Comment by Jeremy — February 17, 2006

Wow, that completely crapped out for me. It expanded the container and then nothing, not even an error. Using a nightly of Firefox (Build 2006020904) so not sure if a bug in that, or a difference in rendering…worked fine (if a bit slow) in Camino 1.0. Interesting, at least.

Comment by Shawn — February 17, 2006

ajax is not flash

Another pretty Flash site to share with you - only that it is not done with flash but with ajax. christofwagner.com is built using the incredibly useful script.aculo.us JavaScript library. The site looks great and the work shown is brilliant. But t…

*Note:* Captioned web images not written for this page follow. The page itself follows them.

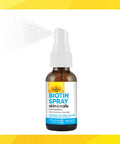 Country Life Biotin Spray 2Mg/2 000Mcg - Tropical Coconut Flavor - May Help Support Healthy Hair Skin And Nails - B Vitamins - Keratin - Easy Absorption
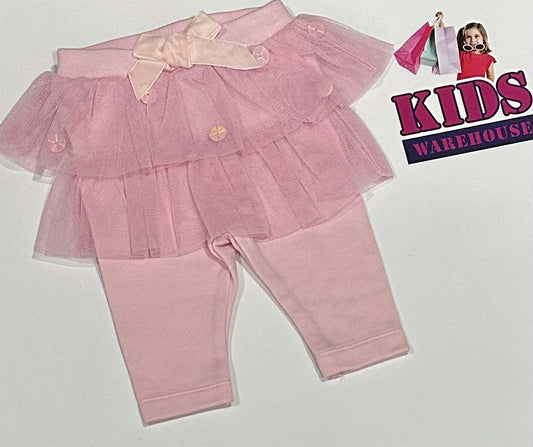 Sprout Pink Pants With Tutu Size 000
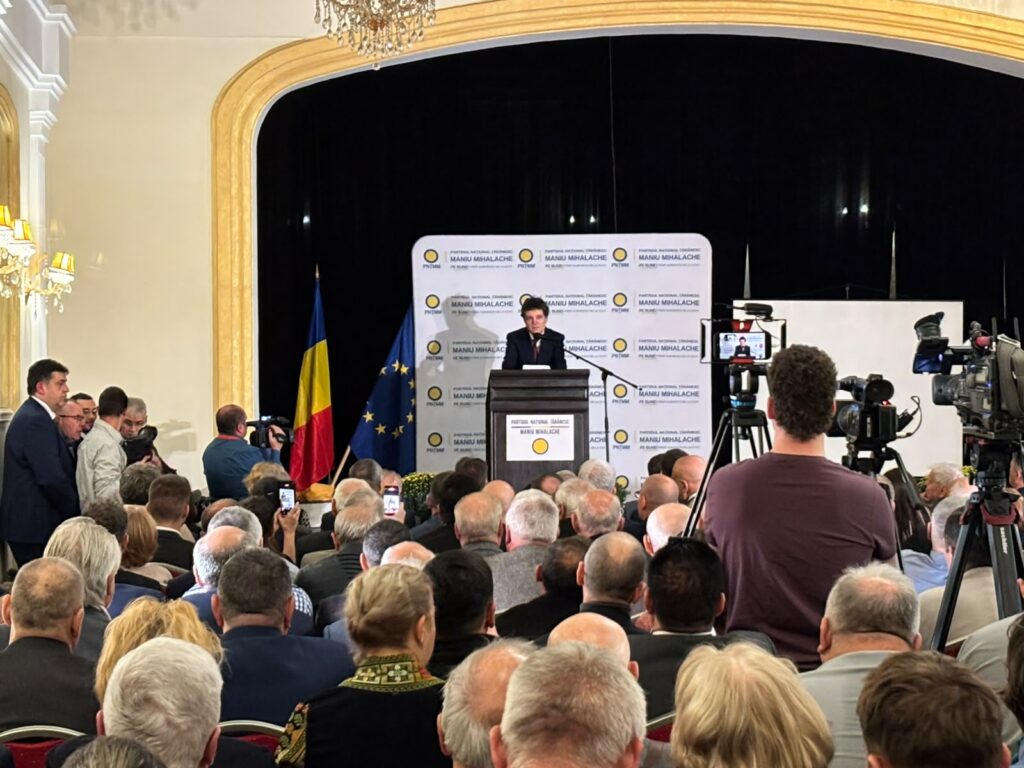 Nicușor Dan, la centenarul PNȚ: Este important să reafirmăm democrația. Vedem că azi este pusă în discuție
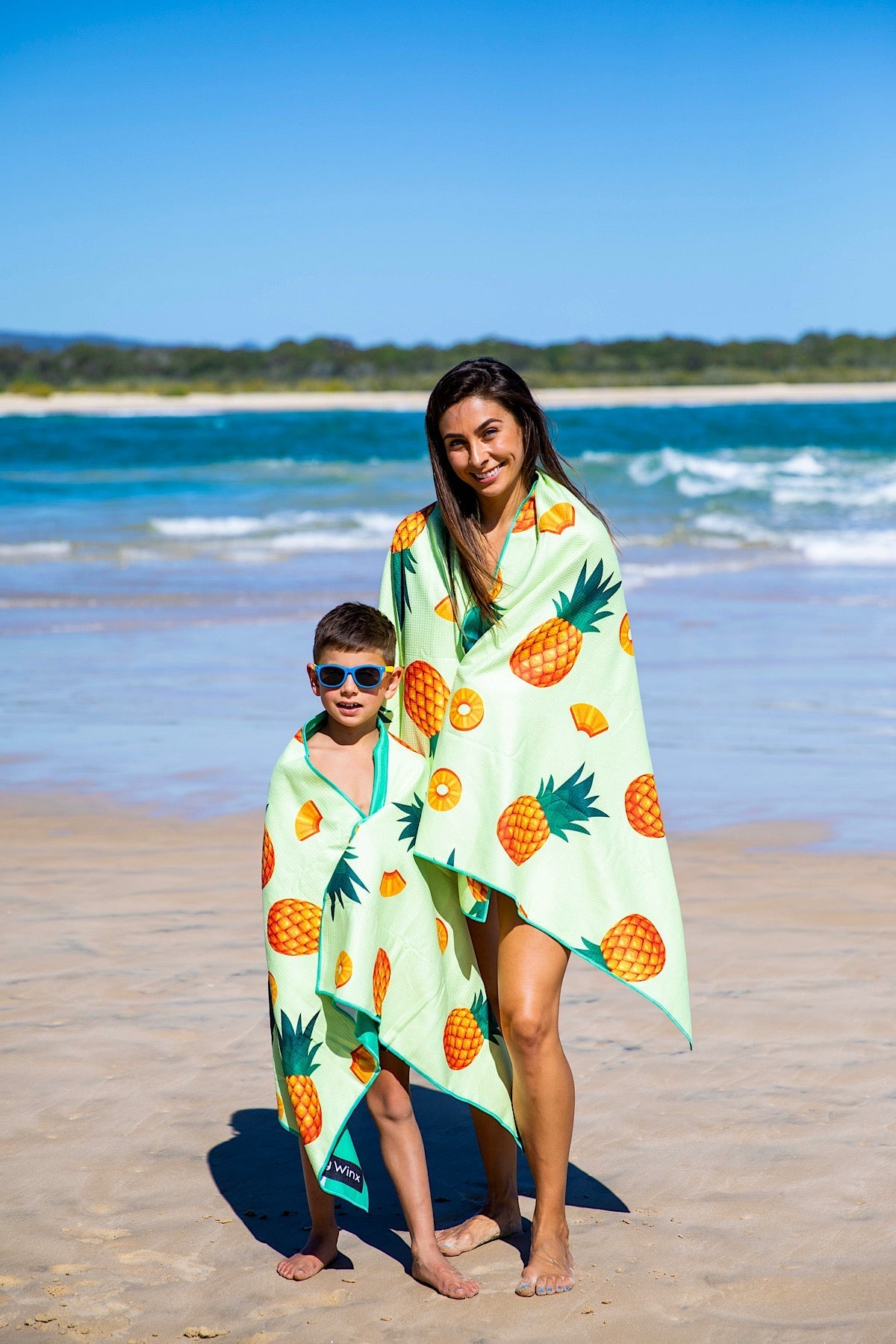 BAGLESS XL Beached Pineapples-Cheeky Winx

Trackback by the logfile at plasticshore.com — February 17, 2006

Hi Ajaxians, thanks for the pointer. I think, the site is pretty neat. Elegant, minimalistic and simple. Then again, it is more about art and still discussed because of its technology, which I find a little odd.

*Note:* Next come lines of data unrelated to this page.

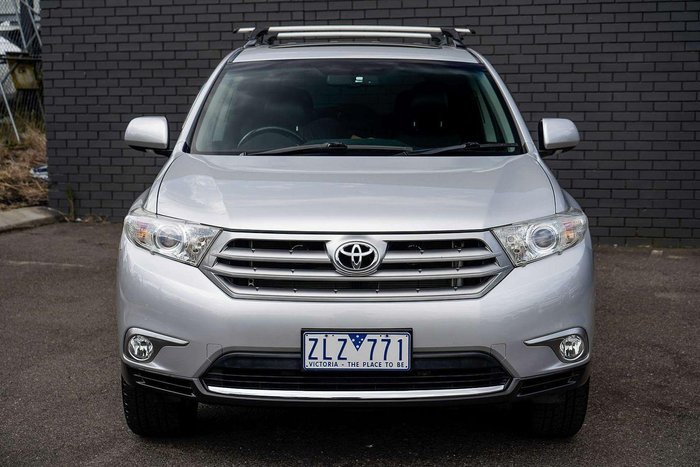 2012 Toyota Kluger Grande
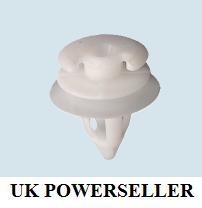 Car door panel trim clips - clips, for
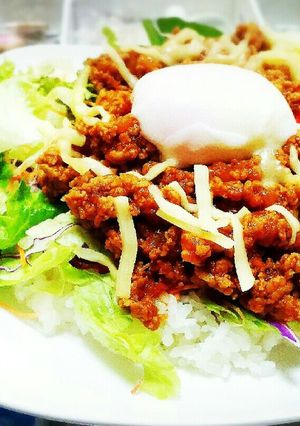 とろ～り☆温玉タコライス-レシピのメイン写真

I like the pictures there, maybe because they are from the city I live and work in? :-)

René C. Kiesler

Comment by rck — February 17, 2006

That site really does look like Flash. It even has the flawed back button behavior of a Flash app! The site designer obviously doesn’t read Ajaxian.

Comment by Rufus — February 17, 2006

Absolutely unusable site (

Comment by Tony — February 17, 2006

[…] A flash-like interface but, not flash… […]

Pingback by diatribe » Blog Archive » Of Interest v20060218.1 — February 18, 2006

The point of this was to demostrate flash-like effects with ajax, but it was very slow and didn’t provide proper feedback to the user when it was loading images. The site probably worked nicely when it wasn’t under a load, but once enough people started hitting it, the time someone had to wait for an image to load went up causing a point where the app just sort a looked broken.

This is actually showing us something else important with any UI, and that’s quick feedback. You have to communicate to the user that tells them something is happenning. Just be patient. Every ajax call could potentially go off and wait forever, and you have to tell the user you’re doing something. Otherwise they think you’re code doesn’t work. Something rich client guys are very keen on. The web guys will have to learn this too.